Microglia in Alzheimer Disease: well-known targets and new opportunities
- 1INSERM U1191 Institut de Génomique Fonctionnelle (IGF), France
Microglia are the resident macrophages of the central nervous system. They play key roles in brain development and physiology during life and aging. Equipped with a variety of molecular sensors and through the various functions they can fulfil, they are critically involved in maintaining the brain’s homeostasis.
In Alzheimer disease (AD), microglia reaction was initially thought to be incidental and triggered by amyloid deposits and dystrophic neurites.

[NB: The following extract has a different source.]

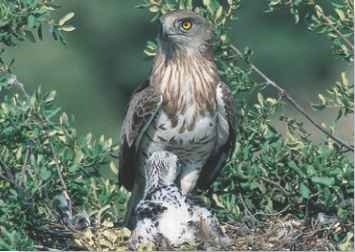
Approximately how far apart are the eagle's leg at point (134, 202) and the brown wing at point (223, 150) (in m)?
0.33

However, recent genome-wide association studies have established that the majority of AD risk loci are found in or near genes that are highly and sometimes uniquely expressed in microglia. This leads to the concept of microglia being critically involved in the early steps of the disease and identified them as important potential therapeutic targets. Whether microglia reaction is beneficial, detrimental or both to AD progression is still unclear and the subject of intense debate.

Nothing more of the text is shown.